Sat | Jan 23, 2021

Environment hazards and poor drainage the culprits

Published:Thursday | March 3, 2016 | 12:00 AM
Workers employed to the National Works agency clear the south gully of accumulated silt in the aftermath of the recent flood rains in Montego Bay.

Although the authorities have long identified the root causes of the perennial flooding, which has been impacting sections of St. James and Hanover over the year, the causative environmental hazards are still in place and in some cases has even worsened.

Two Fridays ago, the scenic Lucea harbour was transformed into a muddy brown colour, as heavy rains, which poured in the southern parts of the parish resulted in the Lucea East and the Lucea West rivers, which flow into the bay, becoming overcharged with silt and other debris. In St James, the city of Montego Bay, also took a battering as water levels rose to more than two feet deep in some of the main commercial areas.

In the case of the situation with the Lucea harbour, one prominent Hanover based farmer thinks poor farming practices, which is having a debilitating effect on the lands in the farming areas, are to be blamed.

"The topography is very sloping and some of the methods that the farmers employ in terms of land preparation is a no-no," says Ray Kerr, vice president of the Clifton/Mt.Peace Farmers Group. "For example, farmers use slash and burning and there is a lack of terracing and inadequate trenching too. They just clear-cut and then plough and make yam hills and so forth and when the rain falls all of that top soil is at the mercy of the runoff."

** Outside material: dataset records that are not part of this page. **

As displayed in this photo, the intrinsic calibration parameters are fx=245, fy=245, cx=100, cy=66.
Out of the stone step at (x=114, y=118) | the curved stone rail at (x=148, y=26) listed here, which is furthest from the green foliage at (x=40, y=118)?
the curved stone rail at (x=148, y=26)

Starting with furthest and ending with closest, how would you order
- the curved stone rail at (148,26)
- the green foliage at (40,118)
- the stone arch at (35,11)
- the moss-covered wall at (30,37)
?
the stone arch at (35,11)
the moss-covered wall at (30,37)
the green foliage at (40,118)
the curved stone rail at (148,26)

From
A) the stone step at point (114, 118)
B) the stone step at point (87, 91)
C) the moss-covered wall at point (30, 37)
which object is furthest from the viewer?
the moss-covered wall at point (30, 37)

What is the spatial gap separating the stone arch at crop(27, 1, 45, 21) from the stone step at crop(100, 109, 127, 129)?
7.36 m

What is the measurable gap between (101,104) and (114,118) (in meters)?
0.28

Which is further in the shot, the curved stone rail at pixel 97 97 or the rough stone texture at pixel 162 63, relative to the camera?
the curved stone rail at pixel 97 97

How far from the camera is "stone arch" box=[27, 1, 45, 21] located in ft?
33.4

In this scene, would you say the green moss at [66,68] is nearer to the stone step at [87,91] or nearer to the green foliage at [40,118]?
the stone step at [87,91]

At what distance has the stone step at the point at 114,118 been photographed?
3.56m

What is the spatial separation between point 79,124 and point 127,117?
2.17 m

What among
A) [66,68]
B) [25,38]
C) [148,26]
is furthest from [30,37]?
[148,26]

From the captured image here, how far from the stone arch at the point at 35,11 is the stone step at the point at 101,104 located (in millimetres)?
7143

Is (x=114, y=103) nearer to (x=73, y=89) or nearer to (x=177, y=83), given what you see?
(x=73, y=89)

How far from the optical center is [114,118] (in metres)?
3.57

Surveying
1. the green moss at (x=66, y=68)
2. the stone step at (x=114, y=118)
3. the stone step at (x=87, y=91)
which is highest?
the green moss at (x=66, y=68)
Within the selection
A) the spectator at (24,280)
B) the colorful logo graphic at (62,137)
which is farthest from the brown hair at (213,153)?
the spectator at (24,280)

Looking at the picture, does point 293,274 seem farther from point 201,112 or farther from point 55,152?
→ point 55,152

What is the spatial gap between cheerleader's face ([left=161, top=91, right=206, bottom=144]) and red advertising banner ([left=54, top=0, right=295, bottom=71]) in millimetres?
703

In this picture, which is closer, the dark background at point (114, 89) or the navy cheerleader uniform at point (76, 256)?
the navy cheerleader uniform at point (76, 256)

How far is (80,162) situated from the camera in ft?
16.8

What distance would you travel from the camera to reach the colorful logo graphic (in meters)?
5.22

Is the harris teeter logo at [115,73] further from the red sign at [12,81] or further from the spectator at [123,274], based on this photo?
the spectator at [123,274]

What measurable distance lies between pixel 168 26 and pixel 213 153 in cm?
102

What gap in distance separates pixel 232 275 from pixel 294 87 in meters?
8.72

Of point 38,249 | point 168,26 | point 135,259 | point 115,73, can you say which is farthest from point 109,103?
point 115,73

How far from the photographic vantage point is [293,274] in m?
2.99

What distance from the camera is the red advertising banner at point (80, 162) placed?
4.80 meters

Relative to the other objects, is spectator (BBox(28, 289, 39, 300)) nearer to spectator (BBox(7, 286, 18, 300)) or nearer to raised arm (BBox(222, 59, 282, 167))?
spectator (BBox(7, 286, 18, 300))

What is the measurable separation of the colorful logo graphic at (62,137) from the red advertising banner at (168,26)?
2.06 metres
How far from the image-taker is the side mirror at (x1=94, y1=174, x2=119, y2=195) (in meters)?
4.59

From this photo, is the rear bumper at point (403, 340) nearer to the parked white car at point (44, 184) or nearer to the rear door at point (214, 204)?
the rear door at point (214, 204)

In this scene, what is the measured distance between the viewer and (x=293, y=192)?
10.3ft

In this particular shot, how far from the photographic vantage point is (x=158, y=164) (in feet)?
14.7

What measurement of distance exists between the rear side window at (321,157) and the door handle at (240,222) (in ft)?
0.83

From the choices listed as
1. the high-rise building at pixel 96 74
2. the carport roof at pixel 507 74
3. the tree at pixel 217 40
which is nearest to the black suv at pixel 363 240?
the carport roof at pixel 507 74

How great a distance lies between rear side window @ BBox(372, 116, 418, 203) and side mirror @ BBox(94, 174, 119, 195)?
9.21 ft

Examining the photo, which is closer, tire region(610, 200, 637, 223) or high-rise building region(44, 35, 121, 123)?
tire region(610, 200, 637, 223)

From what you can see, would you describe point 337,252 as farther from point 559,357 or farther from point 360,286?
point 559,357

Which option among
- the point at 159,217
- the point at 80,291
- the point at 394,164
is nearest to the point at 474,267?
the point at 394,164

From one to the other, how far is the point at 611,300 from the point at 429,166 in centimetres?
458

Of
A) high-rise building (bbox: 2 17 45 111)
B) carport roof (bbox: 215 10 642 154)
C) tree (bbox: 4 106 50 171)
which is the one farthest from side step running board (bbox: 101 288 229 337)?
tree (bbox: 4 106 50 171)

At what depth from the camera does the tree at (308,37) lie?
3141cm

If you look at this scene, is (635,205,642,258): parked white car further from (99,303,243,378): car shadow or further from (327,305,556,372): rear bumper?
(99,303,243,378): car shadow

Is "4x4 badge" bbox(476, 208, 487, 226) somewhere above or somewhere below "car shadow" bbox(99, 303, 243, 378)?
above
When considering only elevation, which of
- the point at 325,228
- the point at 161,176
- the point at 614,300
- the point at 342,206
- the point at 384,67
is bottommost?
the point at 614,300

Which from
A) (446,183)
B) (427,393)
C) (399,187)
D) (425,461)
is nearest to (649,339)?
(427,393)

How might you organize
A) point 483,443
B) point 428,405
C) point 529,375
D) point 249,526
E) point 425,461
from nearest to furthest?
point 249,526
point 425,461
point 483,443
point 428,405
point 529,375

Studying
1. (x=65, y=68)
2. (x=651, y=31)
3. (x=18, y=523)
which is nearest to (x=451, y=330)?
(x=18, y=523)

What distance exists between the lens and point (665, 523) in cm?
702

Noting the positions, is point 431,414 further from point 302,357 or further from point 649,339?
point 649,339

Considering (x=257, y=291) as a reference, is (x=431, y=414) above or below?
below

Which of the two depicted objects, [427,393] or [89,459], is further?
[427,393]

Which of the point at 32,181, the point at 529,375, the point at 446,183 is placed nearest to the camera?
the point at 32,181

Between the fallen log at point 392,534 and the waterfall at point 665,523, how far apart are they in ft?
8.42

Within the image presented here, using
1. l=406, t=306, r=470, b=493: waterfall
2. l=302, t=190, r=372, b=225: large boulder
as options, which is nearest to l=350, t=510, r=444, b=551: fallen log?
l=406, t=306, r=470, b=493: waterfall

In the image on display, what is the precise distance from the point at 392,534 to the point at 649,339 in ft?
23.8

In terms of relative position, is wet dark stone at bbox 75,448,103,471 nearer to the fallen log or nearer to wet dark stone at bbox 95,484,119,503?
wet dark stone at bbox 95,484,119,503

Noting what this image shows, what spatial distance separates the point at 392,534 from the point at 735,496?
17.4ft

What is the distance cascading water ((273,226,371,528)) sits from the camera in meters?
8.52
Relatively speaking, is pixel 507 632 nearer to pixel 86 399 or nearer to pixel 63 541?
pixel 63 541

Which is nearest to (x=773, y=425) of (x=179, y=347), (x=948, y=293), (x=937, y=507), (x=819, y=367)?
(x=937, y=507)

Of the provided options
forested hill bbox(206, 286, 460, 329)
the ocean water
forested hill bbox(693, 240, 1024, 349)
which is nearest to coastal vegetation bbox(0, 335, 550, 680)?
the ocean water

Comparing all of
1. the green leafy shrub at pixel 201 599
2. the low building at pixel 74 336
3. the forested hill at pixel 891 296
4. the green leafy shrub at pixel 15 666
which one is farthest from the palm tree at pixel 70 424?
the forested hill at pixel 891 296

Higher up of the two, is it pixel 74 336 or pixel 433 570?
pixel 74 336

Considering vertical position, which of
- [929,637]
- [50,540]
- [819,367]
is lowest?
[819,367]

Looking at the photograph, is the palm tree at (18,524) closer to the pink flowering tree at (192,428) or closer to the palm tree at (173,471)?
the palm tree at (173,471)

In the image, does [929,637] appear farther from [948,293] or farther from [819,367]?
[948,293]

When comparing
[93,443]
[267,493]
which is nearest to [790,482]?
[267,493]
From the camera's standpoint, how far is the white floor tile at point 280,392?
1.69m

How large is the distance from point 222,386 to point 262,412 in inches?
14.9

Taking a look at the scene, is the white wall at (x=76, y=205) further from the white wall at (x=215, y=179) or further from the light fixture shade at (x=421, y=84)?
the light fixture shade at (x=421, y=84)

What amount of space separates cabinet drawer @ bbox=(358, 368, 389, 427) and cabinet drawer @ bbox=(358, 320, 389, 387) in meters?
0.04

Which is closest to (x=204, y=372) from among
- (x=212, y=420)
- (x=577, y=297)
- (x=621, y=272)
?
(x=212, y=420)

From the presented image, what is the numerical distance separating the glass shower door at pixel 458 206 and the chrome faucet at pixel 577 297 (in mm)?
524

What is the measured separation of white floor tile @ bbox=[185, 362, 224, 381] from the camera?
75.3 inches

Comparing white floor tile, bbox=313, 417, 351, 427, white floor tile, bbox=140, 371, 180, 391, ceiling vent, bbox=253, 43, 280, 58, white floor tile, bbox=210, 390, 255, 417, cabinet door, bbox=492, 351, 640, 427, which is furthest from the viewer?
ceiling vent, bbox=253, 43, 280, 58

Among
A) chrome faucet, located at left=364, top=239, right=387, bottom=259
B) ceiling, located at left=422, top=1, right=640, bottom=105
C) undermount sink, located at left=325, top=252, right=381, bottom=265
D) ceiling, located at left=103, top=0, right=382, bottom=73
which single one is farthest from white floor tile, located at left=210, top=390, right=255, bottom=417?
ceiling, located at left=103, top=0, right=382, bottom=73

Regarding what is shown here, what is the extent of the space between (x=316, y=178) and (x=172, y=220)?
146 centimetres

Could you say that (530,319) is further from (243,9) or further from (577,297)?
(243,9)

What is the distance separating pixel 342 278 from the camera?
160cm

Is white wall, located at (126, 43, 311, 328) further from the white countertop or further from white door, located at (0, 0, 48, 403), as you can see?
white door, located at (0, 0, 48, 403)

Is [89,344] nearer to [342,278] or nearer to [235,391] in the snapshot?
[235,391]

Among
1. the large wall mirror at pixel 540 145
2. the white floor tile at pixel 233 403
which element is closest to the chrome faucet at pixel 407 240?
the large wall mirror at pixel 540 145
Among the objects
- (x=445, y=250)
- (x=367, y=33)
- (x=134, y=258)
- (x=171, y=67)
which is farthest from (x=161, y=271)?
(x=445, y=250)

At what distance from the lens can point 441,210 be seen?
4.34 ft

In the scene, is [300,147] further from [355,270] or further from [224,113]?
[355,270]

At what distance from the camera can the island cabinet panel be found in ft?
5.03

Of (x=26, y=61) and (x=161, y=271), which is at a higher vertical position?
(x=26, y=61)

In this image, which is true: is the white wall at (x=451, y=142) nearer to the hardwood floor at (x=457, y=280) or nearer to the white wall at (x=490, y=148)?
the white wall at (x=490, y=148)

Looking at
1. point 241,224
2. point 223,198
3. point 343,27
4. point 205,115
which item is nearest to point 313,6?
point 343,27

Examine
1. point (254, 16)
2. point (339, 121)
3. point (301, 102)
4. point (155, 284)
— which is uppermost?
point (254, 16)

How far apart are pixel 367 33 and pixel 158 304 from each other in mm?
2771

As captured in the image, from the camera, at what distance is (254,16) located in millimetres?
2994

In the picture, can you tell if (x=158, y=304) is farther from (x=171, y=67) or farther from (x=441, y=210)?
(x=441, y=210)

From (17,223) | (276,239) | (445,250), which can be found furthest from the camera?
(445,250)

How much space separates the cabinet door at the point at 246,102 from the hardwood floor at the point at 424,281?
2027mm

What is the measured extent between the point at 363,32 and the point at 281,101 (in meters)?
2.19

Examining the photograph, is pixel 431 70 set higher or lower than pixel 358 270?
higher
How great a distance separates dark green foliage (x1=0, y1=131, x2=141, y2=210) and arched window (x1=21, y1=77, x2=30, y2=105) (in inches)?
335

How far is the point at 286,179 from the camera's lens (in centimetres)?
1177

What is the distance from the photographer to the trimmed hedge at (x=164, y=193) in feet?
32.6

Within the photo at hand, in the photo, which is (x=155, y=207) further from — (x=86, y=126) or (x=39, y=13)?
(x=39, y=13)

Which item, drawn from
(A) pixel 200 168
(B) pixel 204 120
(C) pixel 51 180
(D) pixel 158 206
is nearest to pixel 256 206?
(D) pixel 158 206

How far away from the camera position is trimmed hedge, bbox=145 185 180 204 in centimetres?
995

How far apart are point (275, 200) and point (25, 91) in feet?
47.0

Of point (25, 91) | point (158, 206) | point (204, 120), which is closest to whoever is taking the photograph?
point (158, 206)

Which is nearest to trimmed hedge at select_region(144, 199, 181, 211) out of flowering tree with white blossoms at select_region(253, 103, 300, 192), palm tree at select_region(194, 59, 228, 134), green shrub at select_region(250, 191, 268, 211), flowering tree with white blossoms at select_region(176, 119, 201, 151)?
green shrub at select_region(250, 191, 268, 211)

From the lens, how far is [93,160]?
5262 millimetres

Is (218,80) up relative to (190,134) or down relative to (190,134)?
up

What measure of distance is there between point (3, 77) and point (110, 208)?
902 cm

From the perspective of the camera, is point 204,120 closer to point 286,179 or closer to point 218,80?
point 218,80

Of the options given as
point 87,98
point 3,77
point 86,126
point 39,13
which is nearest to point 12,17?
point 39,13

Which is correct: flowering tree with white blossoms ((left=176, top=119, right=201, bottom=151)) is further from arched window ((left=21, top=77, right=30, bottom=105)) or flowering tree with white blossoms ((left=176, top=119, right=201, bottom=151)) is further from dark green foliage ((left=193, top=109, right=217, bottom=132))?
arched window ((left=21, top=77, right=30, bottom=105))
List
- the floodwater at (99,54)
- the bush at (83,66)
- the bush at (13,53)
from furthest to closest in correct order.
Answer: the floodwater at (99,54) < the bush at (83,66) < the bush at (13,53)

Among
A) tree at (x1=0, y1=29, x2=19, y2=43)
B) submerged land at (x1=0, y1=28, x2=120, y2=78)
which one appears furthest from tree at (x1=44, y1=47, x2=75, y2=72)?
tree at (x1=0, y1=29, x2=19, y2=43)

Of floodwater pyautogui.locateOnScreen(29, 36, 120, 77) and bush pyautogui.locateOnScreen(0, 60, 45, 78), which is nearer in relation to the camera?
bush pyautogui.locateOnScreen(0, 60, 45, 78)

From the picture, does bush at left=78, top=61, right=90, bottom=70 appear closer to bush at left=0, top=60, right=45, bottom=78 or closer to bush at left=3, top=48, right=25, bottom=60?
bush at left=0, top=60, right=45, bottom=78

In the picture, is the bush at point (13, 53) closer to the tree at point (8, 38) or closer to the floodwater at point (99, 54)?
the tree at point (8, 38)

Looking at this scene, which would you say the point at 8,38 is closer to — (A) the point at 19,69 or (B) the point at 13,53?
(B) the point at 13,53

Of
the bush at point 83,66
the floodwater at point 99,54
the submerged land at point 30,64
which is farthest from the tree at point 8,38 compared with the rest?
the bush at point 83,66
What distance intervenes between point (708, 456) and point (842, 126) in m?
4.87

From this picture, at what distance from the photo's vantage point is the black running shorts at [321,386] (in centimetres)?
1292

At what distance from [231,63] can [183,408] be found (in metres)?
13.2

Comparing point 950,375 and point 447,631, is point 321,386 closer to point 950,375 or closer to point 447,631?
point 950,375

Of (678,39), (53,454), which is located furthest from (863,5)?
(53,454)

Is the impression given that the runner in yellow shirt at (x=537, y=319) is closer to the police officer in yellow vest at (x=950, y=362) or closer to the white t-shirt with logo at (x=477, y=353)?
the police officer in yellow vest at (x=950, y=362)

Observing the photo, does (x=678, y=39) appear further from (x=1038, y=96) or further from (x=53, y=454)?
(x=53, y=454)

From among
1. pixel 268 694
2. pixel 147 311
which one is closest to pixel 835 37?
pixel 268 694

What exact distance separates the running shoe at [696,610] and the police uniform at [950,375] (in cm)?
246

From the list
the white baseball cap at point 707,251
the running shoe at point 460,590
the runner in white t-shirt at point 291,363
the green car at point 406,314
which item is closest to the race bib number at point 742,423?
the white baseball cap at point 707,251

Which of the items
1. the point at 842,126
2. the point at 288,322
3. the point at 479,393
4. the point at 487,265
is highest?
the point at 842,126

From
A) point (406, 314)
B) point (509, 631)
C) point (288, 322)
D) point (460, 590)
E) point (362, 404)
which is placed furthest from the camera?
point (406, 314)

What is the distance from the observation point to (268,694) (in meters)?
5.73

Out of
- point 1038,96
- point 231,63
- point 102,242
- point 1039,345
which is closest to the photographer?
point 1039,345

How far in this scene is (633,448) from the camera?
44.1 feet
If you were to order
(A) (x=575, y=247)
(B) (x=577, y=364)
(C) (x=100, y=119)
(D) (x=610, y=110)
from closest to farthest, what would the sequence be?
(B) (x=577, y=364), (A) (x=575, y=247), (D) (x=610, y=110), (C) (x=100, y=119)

"Deforestation is also an issue, and most of the tributaries that feed Lucea West River are coming off a steep incline," continued Kerr. "In terms of the geological formation of the area, most of the rocks are shale and when you have long periods of dry and the heavy rains come this massive erosion happens. They are easy to break down under heat and pressure, so khus-khus grass could be planted to prevent erosion."

As far back as 2001, the Office of Disaster Preparedness and Emergency Management (ODPEM) in a damage assessment report of the heavy rains, which occurred between December 29, 2000 and January 4, 2001, noted that St. James and some other northern parishes had been impacted by unplanned housing "and an inadequate or lack of drainage, especially on the sides of roads and construction on unstable slopes."

"The severity of the hazardous incidences could have been reduced by the maintenance of the network of drains and culverts in the parishes ... Drains need to be maintained to reduce the effect of flooding ... Poor construction and inadequate design specifications have also contributed to the flooding," the ODPEM report stated.

"The most beneficial mitigation measure that could be initiated is the relocation of squatters," the report continued. "Vulnerability and risk assessments should be carried out in these squatter areas. If the areas are found to be hazardous prone areas, plans should be put in place to relocate them to places that are habitable ... it is the responsibility of the government to maintain public infrastructures. The government needs to discourage persons from settling in hazardous prone areas."

The ODPEM also pointed to the removal of vegetation in communities such as Norwood, in St. James, during urbanisation, and the use of asphalt and concrete for surfacing as preventing water from sinking into the ground, due to their impermeability, as another militating factor.

"The construction of roofs, roads and other paved areas, therefore increases in the amount of runoff and runoff rate," the agency observed. "Urbanisation therefore shortens lag time and increases peak discharge, thus increasing the severity of flooding. This shortens the lag time and increases peak discharge of the stream which means that a greater volume of water runs off faster, increasing the risk of flooding. If the lag time becomes very short, especially dangerous flash floods may result."